##### Text segment

On Oct 17, 2007, at 11:57 AM, Dave Rafkind wrote:
One benefit of Erlang that I can see it the ease with which it supports "parallel" (multicore or distributed) computation. If tracking servers and associated datastructures can be "sharded" (partitioned) along some kind of optimized geographical boundaries then won't that be a win for most simple tracking purposes? Admittedly you won't get much obvious help for global queries but for simple things like geofencing and so on it seems like a nice solution.
What I meant was that the limitations on parallelization and distribution in this particular environment is not really a function of the language; it may be a good solution to A problem but does not really address THE problem(s). You are not suggesting the implementation of anything many people have not implemented without Erlang. Call it a pre-mature optimization, though I can see where it could have some utility.
Using other Erlang apps as an example (Yaws, Ejabberd, RabbitMQ), 1000 updates per server per second seems entirely reasonable, and maybe 10k/server/sec is an upper bound. Is that within the performance bounds of current real-world tracking systems?
Update rates are a function of the lock graphs for a given data structure and the kind of guarantees one needs to make. You cannot make a meaningful inferences about update scalability based on the characteristics of unrelated data structures; it is a limitation of algorithms and data structures, not the programming language.

##########

-- Requests --
1 - Answer these from the Erlang discussion:
(a) Which three Erlang applications are cited as examples?
(b) What figure is proposed as an upper bound for updates per server per second?
(c) According to the reply, what two things are update rates a function of?
2 - Pick up the Erlang discussion after its final sentence and continue it in the same technical voice.

##### Dataset

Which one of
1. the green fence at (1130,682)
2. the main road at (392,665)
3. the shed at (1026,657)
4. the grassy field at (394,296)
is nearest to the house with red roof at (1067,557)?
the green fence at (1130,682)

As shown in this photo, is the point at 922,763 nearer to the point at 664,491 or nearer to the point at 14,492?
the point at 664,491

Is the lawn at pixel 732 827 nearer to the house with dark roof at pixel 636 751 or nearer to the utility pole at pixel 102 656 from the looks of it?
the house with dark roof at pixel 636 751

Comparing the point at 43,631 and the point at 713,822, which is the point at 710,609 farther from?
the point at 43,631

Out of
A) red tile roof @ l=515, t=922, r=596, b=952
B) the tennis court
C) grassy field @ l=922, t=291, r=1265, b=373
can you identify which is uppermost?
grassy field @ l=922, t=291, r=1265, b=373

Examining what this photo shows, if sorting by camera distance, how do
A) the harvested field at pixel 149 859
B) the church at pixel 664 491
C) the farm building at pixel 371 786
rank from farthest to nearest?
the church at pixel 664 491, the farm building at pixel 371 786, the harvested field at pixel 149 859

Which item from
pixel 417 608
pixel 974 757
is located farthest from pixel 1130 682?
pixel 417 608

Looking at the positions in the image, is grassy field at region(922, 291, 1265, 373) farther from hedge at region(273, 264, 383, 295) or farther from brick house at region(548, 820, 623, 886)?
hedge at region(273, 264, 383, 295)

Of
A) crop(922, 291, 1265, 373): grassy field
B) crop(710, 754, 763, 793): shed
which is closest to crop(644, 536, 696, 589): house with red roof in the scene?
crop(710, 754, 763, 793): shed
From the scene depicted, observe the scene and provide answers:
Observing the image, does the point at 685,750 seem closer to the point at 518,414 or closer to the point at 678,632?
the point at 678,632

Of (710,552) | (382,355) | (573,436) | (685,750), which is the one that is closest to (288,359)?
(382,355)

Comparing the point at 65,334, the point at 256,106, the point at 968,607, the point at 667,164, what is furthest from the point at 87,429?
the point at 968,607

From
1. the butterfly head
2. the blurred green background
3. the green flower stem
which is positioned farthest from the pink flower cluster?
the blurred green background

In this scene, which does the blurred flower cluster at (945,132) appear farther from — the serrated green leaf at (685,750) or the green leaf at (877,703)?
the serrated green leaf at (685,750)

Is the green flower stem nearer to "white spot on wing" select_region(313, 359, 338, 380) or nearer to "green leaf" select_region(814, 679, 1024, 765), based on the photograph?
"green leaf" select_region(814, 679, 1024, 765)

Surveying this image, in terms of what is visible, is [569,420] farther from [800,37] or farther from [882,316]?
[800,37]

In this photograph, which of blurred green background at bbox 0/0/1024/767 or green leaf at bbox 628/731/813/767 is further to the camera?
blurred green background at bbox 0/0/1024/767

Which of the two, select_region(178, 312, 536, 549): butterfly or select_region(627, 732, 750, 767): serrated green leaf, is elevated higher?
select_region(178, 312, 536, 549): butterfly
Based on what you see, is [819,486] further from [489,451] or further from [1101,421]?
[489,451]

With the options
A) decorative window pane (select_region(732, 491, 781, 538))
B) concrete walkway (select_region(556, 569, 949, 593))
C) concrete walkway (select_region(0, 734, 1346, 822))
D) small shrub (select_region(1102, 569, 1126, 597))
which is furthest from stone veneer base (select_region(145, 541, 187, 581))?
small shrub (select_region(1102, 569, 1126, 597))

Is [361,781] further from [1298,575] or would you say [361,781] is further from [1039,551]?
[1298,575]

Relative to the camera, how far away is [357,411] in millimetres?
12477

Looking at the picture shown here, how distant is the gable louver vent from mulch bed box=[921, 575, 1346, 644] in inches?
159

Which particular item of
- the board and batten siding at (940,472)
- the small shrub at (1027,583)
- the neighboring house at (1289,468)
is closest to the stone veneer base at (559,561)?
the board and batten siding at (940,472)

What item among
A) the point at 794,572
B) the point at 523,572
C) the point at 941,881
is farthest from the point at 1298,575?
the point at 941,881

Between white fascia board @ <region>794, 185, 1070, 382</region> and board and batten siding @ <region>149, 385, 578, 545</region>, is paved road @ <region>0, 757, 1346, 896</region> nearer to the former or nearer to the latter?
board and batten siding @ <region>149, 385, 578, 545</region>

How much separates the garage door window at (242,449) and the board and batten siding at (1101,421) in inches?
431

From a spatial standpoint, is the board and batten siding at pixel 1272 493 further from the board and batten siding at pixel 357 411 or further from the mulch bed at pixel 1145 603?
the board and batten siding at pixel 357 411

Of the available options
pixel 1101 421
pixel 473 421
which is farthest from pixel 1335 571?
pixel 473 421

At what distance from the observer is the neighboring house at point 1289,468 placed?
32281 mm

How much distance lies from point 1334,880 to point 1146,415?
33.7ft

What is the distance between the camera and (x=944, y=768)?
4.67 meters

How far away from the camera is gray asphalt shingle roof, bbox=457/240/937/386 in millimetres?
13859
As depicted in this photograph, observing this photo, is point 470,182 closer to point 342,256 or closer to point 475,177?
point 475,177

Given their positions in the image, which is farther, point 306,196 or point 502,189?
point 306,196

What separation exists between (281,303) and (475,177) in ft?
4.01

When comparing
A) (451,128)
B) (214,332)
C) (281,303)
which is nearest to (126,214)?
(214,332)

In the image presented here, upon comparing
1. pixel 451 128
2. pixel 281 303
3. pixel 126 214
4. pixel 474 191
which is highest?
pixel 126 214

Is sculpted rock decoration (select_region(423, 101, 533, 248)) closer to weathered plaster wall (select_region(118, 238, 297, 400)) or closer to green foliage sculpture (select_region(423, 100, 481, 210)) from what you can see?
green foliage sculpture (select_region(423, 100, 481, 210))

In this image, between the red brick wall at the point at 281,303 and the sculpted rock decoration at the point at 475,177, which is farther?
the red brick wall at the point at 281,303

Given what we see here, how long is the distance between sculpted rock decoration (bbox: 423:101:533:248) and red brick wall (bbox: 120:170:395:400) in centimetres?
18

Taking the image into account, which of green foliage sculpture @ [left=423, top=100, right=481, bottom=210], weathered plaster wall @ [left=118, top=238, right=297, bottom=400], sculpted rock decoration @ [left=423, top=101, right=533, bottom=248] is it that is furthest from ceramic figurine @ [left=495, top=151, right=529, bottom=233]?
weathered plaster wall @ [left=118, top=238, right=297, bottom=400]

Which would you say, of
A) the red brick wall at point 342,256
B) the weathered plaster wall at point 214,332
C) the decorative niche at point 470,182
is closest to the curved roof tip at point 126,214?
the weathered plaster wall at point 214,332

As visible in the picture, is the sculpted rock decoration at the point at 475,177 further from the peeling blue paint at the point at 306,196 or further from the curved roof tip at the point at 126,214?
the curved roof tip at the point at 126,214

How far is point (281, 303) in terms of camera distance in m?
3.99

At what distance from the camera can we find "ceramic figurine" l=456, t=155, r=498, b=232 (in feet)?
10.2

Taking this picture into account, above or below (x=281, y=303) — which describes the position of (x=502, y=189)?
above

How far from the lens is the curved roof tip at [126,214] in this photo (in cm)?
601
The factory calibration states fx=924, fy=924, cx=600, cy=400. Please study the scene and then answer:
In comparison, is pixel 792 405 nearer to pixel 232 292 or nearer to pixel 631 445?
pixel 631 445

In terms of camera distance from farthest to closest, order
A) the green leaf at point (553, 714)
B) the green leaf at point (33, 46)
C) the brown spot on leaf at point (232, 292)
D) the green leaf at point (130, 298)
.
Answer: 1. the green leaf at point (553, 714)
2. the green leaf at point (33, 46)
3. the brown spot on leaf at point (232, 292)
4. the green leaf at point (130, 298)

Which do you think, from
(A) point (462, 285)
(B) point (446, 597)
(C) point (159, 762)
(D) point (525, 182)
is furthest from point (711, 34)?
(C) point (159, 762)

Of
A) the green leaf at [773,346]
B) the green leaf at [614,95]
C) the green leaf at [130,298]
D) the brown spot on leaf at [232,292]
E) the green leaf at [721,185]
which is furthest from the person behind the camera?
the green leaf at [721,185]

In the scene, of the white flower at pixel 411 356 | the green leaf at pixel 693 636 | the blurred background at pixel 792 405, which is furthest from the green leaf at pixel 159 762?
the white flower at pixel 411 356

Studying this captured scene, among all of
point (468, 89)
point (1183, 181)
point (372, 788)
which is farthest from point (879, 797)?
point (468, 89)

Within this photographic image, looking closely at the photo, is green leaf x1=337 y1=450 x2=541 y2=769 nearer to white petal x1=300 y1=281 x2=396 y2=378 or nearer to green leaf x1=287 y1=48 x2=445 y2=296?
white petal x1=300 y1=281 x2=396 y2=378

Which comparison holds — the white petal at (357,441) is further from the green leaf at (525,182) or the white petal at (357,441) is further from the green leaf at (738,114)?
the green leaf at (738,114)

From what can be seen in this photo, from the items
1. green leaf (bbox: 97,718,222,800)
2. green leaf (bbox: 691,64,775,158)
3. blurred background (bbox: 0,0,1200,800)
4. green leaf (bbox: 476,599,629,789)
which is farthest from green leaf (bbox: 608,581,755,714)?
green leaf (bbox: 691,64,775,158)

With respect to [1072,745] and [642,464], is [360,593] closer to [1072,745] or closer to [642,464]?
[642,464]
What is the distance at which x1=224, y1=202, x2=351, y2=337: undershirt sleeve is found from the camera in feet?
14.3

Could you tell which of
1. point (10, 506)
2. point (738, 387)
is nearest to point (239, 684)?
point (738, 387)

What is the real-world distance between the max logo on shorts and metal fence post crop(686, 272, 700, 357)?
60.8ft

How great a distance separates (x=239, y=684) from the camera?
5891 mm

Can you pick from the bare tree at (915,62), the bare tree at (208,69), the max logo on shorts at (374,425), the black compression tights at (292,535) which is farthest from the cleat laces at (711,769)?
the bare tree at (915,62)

##########

-- Responses to the exercise --
1 -
(a) Yaws, Ejabberd and RabbitMQ.
(b) 10k updates per server per second.
(c) The lock graphs for a given data structure and the kind of guarantees one needs to make.

2 -
Also, I'm not sure I see the difficulty in tracking points vs lines vs polygons. Certainly time-swept data is tricky (ie keep track of the last 3 positions) but if you live in the present things like augmented R trees ( http://www.cs.purdue.edu/research/ technical_reports/2005/TR%2005-020.pdf) seem adequate (although I have not tested them myself)
If you restrict yourself to tracking points, you can make assumptions that allow significant data structure optimization. Polygons are much more difficult to generalize in a scalable way because there is no guarantee that a natural boundary exists with which to nicely partition any arbitrary set of polygons. Handling this case well is difficult.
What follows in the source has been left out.